**EXERCISE GOAL**
Locate the line containing "When you look" in the material below; repeat it and every line after it, exactly as written.

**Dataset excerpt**
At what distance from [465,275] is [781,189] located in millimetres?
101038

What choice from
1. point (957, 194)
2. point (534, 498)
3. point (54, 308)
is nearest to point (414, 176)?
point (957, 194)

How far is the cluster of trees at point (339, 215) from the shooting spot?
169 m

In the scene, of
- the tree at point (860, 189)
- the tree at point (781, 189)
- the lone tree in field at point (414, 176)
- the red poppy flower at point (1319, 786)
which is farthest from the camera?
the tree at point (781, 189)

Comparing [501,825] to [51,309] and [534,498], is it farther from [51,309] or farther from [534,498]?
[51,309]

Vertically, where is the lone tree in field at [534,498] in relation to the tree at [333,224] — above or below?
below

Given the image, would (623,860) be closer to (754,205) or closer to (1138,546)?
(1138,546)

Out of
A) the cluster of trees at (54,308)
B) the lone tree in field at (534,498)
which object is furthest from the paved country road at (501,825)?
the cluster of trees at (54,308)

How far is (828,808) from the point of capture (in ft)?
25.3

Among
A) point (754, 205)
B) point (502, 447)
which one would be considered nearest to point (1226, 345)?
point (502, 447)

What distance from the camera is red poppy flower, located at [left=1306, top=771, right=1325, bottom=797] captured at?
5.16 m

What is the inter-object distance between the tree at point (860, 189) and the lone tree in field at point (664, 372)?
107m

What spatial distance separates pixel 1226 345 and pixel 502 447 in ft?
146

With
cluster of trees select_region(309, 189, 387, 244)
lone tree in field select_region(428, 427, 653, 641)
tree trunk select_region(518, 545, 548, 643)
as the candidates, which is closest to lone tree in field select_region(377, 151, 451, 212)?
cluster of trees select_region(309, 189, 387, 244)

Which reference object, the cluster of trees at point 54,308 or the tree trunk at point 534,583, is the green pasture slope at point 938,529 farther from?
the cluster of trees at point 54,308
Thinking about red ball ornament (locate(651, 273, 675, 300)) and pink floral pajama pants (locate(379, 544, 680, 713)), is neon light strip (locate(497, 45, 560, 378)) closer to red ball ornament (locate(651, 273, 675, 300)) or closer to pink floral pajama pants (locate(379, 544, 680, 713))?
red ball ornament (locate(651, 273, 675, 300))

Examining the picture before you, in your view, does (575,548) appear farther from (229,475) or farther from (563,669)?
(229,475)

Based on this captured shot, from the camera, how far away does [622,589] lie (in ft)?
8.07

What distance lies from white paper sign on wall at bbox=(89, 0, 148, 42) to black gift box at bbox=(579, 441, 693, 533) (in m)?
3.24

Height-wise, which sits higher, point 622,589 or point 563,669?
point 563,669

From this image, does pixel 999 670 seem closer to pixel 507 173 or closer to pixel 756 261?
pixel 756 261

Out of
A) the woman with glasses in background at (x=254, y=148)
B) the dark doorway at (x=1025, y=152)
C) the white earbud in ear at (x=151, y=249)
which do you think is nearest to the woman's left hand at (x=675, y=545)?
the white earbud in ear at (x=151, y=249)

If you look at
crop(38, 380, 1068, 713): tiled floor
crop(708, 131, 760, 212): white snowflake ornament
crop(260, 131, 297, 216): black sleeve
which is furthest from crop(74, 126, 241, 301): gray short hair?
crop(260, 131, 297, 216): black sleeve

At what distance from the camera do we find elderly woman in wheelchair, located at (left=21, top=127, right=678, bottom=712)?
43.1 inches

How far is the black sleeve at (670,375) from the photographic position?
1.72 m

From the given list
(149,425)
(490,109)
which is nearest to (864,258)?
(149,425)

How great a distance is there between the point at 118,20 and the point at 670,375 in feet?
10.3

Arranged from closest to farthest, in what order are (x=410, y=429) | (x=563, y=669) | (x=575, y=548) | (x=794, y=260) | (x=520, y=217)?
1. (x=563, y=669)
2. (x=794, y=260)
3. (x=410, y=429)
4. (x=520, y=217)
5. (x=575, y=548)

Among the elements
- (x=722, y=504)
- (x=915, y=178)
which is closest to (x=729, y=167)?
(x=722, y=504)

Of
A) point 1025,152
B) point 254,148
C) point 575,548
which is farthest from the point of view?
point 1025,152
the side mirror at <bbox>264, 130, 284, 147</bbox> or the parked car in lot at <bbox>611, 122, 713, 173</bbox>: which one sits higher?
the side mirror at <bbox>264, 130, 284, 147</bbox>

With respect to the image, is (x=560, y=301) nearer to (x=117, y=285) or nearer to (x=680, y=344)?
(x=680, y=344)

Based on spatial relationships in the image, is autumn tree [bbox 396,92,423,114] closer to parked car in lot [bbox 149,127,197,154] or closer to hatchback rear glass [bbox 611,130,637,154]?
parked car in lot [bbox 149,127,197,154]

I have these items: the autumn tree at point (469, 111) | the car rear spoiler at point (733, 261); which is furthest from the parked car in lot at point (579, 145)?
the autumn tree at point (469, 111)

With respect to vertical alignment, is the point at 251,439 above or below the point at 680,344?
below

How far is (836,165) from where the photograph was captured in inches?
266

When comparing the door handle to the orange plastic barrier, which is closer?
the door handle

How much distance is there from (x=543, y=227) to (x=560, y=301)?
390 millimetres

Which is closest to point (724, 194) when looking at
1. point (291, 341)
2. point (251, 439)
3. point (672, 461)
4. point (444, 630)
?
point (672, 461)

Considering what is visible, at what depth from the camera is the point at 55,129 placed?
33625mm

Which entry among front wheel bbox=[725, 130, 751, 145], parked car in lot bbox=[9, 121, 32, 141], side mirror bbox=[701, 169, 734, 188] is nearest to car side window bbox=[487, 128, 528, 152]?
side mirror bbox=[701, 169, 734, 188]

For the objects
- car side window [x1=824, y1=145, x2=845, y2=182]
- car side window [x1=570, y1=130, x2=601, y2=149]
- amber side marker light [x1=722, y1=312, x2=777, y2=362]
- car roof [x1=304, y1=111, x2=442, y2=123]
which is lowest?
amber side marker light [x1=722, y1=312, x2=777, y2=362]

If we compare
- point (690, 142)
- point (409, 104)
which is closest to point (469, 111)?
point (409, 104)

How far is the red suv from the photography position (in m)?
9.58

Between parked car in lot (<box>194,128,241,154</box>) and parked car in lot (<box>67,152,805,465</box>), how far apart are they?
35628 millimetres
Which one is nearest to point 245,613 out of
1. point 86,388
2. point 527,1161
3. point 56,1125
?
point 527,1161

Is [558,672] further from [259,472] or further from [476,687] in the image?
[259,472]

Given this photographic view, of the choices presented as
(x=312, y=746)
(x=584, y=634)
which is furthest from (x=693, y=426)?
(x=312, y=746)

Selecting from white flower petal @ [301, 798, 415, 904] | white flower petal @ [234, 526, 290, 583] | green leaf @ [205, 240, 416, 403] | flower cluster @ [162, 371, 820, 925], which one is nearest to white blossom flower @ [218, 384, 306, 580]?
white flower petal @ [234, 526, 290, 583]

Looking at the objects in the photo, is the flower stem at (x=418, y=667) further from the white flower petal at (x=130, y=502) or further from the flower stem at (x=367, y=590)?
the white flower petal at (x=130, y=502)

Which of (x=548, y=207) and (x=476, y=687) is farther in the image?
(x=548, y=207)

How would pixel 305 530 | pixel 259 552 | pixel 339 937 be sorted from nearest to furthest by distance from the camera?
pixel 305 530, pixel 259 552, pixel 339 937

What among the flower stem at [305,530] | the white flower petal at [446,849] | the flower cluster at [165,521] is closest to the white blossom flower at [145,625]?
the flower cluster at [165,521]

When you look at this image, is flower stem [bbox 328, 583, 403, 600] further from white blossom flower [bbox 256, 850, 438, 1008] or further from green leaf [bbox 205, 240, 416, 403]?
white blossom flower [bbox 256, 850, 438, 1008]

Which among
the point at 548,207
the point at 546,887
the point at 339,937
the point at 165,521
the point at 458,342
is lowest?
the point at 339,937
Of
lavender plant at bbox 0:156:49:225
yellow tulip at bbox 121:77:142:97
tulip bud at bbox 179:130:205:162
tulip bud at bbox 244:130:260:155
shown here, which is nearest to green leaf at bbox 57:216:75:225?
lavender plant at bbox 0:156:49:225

**RIGHT ANSWER**
When you look at this image, is flower stem [bbox 328, 583, 403, 600] further from white blossom flower [bbox 256, 850, 438, 1008] or further from green leaf [bbox 205, 240, 416, 403]?
white blossom flower [bbox 256, 850, 438, 1008]

Which among
the point at 548,207
the point at 546,887
the point at 339,937
the point at 165,521
the point at 458,342
is lowest?
the point at 339,937
Of
lavender plant at bbox 0:156:49:225
yellow tulip at bbox 121:77:142:97
tulip bud at bbox 179:130:205:162
tulip bud at bbox 244:130:260:155
shown here, which is nearest to green leaf at bbox 57:216:75:225?
lavender plant at bbox 0:156:49:225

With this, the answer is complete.